Evelyn Ankers had difficulty working with Lon Chaney Jr.. Already peeved at Ankers because she was given his dressing room (the studio was punishing him for vandalizing studio property while drunk), the actor would constantly irritate her, nicknaming her "Shankers" while playing juvenile, practical jokes; he liked to sneak up on her in full makeup and scare her.
In this film, Claude Rains portrays the father of Lon Chaney, Jr., who was the son of Lon Chaney, Sr. Thus, Lon Junior's on-screen father and real-life father have both portrayed The Phantom of the Opera in feature films - Lon Senior in the 1925 original and Claude in the 1943 remake.
The trivia items below may give away important plot points.

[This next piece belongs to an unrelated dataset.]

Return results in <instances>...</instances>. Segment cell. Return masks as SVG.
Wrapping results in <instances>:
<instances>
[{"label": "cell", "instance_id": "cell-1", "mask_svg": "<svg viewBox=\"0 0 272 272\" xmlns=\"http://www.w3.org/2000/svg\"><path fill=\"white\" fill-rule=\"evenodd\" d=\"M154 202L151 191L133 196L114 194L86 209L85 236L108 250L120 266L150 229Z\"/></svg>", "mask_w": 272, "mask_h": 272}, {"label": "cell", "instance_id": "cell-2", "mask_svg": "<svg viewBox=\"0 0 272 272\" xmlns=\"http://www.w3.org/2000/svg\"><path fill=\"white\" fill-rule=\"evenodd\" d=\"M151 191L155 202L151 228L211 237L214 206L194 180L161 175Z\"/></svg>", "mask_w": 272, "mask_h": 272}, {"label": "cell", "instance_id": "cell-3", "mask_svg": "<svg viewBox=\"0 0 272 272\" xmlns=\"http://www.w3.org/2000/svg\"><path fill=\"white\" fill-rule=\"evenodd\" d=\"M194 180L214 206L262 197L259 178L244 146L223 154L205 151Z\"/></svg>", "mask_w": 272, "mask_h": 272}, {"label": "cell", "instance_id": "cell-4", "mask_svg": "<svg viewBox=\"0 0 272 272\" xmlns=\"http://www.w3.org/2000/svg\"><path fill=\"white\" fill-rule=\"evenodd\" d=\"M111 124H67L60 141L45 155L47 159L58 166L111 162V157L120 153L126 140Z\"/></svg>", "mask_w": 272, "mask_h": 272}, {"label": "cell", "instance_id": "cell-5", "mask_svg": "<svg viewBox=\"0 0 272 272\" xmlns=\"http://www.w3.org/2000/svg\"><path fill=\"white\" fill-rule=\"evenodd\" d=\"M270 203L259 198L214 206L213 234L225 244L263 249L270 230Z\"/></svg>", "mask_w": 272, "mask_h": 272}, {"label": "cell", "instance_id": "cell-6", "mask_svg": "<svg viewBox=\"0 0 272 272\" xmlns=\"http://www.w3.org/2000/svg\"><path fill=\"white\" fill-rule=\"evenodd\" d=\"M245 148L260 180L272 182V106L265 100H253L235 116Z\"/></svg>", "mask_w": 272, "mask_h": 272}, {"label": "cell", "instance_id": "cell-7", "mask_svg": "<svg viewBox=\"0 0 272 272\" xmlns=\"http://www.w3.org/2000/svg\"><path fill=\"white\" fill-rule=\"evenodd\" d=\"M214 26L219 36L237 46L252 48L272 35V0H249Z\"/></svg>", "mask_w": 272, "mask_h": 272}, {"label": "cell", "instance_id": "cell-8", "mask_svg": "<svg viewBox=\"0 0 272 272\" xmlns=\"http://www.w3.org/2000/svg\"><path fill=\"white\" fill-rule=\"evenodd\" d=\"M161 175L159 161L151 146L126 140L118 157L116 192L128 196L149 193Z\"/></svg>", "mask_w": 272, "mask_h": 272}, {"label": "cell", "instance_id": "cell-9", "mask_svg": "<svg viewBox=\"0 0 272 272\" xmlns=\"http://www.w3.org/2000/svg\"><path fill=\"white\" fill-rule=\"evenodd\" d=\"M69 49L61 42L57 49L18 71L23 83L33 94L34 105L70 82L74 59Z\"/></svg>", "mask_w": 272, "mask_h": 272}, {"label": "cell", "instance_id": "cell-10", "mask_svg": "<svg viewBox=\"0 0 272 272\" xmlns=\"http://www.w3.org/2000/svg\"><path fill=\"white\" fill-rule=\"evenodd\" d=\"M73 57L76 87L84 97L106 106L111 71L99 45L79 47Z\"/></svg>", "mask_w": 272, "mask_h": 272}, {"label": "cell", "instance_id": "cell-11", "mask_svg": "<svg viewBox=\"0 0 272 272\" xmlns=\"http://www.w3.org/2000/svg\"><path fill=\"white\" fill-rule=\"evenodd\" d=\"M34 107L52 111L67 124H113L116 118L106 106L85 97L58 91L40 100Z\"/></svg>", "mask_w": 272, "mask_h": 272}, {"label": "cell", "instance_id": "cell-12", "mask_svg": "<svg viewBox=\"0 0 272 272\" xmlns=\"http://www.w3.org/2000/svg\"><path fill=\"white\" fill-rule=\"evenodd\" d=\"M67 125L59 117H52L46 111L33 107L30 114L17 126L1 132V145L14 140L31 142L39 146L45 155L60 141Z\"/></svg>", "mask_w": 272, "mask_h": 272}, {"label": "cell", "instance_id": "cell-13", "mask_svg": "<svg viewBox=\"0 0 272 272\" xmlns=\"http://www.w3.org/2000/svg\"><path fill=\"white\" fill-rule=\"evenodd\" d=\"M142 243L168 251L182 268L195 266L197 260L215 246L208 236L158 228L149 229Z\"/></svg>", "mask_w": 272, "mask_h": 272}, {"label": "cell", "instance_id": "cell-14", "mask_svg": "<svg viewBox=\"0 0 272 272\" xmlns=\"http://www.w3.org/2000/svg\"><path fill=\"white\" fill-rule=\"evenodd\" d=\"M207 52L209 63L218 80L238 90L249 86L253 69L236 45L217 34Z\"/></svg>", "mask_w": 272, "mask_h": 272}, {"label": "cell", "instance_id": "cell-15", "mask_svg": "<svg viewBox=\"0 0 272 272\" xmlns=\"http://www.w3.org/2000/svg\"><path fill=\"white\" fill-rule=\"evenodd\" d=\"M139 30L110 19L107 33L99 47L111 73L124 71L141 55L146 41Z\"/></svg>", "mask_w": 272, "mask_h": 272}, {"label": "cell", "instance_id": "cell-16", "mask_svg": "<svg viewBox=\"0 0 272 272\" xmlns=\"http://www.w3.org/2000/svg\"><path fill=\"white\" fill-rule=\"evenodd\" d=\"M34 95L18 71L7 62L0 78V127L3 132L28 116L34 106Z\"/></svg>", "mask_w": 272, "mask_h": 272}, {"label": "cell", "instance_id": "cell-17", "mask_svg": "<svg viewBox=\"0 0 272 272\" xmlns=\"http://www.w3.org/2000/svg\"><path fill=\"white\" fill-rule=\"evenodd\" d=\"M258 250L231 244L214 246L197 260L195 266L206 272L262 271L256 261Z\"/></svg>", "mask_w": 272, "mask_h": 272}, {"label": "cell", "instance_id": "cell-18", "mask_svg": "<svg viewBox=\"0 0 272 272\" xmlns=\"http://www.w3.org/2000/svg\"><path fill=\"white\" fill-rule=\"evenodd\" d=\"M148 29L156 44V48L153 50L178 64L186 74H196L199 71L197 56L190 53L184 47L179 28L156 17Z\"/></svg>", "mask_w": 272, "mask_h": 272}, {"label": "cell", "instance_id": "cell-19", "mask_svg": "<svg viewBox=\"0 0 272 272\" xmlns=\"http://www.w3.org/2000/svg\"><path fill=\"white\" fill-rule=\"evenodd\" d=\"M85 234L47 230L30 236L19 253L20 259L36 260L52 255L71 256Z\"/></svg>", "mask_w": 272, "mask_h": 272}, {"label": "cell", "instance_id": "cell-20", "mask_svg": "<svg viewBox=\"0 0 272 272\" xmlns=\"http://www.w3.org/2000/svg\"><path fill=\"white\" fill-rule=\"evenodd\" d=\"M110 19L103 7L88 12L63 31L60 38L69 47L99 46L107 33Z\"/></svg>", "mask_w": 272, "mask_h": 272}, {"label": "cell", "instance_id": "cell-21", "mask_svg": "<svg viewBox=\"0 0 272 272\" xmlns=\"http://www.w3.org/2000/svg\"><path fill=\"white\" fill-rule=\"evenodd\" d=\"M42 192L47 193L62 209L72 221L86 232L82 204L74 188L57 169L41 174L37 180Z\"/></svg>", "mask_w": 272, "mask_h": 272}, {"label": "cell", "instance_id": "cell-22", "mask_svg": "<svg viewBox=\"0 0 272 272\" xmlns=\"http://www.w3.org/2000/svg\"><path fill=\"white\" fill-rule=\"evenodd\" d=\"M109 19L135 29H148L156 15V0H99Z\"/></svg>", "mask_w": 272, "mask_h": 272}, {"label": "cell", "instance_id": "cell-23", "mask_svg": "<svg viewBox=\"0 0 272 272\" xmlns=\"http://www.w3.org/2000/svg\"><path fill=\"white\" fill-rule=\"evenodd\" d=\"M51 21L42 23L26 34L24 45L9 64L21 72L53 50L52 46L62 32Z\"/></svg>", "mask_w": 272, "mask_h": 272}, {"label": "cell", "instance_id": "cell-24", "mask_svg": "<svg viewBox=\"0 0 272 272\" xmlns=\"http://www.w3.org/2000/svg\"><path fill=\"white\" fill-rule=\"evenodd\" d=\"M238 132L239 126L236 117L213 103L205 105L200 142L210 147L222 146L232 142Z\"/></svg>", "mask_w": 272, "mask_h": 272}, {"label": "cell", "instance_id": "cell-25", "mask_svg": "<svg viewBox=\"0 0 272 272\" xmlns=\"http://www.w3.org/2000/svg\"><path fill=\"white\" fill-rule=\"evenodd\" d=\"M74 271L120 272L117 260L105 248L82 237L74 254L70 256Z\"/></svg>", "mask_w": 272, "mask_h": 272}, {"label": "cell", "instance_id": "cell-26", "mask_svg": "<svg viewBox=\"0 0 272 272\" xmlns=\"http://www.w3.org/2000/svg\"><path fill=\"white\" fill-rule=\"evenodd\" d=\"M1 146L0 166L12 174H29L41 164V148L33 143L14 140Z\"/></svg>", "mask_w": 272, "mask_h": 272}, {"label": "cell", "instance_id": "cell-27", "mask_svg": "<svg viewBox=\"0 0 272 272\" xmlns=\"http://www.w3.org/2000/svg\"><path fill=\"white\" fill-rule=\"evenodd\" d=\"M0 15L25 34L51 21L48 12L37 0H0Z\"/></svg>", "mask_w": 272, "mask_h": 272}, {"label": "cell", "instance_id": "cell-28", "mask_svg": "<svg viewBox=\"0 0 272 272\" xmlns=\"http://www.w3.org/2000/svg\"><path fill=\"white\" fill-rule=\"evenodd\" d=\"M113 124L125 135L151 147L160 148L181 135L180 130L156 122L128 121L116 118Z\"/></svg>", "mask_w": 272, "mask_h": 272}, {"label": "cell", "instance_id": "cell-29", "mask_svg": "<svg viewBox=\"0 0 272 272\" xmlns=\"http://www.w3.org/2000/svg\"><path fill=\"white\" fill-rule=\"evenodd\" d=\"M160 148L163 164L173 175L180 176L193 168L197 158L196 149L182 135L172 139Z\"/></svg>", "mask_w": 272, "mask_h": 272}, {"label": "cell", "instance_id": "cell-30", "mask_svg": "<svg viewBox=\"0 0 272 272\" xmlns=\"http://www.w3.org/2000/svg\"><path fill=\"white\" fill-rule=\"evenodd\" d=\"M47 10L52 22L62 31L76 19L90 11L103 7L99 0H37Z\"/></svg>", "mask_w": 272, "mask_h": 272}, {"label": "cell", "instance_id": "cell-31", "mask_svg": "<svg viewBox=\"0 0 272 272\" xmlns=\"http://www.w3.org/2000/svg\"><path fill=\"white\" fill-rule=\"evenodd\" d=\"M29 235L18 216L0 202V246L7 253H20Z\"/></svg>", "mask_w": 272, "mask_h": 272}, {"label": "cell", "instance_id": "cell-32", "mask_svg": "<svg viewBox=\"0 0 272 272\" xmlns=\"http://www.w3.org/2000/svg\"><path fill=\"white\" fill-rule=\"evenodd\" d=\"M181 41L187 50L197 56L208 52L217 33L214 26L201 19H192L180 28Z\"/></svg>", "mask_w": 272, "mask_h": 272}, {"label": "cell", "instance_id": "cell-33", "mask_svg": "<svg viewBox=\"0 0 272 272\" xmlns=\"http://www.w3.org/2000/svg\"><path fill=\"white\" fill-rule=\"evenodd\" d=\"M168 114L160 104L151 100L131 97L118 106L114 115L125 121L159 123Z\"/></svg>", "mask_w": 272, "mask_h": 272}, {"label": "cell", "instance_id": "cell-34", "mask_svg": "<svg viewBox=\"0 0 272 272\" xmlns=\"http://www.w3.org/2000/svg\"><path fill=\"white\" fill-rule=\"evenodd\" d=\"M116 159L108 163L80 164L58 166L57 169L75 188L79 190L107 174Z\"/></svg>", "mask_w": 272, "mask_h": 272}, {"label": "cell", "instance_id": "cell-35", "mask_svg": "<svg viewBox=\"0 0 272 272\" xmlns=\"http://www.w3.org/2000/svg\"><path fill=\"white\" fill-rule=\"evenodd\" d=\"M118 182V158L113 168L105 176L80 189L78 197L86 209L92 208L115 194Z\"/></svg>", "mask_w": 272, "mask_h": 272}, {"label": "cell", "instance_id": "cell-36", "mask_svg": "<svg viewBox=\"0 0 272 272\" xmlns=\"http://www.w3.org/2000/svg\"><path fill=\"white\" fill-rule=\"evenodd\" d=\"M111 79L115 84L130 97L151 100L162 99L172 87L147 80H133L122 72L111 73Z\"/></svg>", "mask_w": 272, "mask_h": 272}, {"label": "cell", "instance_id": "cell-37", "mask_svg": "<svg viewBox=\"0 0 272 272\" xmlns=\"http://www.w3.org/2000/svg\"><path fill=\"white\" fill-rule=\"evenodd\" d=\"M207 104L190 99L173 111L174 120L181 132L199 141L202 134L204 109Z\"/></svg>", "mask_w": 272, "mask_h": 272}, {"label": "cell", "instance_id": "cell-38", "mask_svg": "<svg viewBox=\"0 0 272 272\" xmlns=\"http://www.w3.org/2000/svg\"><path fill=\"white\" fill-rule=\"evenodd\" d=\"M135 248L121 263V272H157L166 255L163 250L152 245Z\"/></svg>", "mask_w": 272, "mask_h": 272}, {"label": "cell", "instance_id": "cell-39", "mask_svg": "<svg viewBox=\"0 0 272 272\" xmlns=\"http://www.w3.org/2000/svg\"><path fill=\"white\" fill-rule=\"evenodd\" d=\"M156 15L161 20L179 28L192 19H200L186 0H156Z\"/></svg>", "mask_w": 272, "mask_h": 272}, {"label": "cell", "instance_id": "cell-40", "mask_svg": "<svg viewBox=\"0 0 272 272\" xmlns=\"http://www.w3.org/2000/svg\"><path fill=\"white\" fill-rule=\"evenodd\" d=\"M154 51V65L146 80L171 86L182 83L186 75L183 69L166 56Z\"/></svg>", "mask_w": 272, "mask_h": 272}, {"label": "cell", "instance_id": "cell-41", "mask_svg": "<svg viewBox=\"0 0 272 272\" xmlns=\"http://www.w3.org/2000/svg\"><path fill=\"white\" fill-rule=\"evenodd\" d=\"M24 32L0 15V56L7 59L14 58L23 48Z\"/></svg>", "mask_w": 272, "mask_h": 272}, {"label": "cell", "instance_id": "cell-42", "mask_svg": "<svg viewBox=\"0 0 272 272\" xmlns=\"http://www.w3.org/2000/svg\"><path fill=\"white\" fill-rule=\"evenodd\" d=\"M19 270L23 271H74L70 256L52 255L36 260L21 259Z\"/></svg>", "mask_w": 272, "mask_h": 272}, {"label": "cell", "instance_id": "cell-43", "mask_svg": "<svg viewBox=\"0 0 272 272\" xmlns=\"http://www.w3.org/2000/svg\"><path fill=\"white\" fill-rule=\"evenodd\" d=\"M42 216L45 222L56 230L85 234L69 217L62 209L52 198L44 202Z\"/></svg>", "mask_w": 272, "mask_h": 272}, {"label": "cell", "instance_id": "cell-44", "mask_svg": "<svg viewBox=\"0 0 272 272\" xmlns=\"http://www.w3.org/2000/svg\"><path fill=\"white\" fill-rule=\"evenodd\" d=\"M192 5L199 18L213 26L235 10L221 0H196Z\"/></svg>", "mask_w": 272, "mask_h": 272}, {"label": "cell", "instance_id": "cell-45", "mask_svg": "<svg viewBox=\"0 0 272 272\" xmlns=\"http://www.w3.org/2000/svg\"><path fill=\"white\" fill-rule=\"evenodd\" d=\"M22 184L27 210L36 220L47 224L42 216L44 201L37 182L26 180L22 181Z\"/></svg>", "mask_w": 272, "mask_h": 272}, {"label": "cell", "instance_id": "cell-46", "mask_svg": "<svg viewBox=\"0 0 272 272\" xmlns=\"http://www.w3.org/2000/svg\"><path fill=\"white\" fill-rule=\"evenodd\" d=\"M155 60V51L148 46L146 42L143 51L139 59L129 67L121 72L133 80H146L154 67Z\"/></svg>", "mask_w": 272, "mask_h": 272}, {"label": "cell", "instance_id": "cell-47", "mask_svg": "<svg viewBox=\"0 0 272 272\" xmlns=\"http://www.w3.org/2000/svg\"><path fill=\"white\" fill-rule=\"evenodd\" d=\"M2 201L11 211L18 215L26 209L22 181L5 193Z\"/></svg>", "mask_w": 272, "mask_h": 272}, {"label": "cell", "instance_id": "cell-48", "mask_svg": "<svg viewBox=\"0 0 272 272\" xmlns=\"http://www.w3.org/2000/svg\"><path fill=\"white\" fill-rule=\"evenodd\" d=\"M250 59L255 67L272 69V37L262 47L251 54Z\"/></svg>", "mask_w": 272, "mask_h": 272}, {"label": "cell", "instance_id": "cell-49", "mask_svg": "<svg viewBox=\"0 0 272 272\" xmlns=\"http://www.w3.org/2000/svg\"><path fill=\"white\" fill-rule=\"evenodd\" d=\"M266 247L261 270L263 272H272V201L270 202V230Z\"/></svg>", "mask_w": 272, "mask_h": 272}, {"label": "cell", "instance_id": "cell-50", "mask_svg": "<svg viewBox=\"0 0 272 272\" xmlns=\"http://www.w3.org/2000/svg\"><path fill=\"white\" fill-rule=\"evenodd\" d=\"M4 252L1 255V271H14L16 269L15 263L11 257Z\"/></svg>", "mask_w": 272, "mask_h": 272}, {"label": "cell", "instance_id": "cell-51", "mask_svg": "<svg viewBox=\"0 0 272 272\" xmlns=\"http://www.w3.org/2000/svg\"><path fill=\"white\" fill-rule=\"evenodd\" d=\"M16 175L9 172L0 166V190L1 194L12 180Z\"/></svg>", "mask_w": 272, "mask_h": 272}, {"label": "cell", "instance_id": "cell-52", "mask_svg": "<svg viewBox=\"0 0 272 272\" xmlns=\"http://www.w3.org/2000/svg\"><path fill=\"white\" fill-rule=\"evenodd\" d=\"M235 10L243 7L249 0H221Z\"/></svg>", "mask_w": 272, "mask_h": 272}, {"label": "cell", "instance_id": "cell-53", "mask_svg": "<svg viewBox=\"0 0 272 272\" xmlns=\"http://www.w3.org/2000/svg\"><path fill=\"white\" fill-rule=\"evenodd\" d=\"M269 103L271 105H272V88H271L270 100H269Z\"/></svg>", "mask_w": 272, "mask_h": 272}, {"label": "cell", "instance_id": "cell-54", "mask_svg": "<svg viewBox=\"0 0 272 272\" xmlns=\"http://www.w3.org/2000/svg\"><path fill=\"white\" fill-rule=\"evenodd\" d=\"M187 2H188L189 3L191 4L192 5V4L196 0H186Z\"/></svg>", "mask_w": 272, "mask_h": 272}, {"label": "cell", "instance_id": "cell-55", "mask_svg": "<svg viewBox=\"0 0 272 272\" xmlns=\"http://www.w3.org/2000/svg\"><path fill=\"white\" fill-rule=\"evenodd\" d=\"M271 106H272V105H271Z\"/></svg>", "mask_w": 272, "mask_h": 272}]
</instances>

Evelyn Ankers later recalled that during the filming of the final confrontation, she was required to faint, and then to stay on the floor until the fight scene between Lon Chaney Jr. and Claude Rains was finished. Ankers recalled that during one take, she stayed on the floor so long that the low-hanging chemical fog being used in the scene caused her to pass out. When the take was over, the film crew began rearranging the cameras and lights for the next take, not noticing that Ankers had not emerged from the floor. Finally someone on the crew realized that Ankers was missing, and she was pulled up from the fog and revived.
Silent film actor Gibson Gowland appears in this film as a villager present at the death of Larry Talbot. He also had been present during the Phantom's death scene in the 1925 version of The Phantom of the Opera (1925), becoming the only actor to appear in death scenes performed by both Lon Chaney and Lon Chaney Jr.